• [Exercise goal]:
From the entries that follow, reproduce exactly and only the lines from the line with "MANAGEMENT REVIEW PERFORMANCE" to the line with "This painting of", endpoints included.

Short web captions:
· · · ·

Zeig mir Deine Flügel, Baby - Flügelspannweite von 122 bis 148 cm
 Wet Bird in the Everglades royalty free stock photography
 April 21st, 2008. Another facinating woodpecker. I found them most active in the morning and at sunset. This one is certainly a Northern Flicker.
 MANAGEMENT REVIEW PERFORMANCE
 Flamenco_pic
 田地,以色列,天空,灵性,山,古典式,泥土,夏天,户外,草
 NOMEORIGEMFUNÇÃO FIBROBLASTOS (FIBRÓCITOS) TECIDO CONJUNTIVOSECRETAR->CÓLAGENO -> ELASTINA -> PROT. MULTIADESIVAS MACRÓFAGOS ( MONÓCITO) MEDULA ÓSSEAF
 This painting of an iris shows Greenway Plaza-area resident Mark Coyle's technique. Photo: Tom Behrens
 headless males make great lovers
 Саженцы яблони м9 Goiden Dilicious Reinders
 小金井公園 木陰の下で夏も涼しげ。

· · · ·

• [Problem solution]:
 MANAGEMENT REVIEW PERFORMANCE
 Flamenco_pic
 田地,以色列,天空,灵性,山,古典式,泥土,夏天,户外,草
 NOMEORIGEMFUNÇÃO FIBROBLASTOS (FIBRÓCITOS) TECIDO CONJUNTIVOSECRETAR->CÓLAGENO -> ELASTINA -> PROT. MULTIADESIVAS MACRÓFAGOS ( MONÓCITO) MEDULA ÓSSEAF
 This painting of an iris shows Greenway Plaza-area resident Mark Coyle's technique. Photo: Tom Behrens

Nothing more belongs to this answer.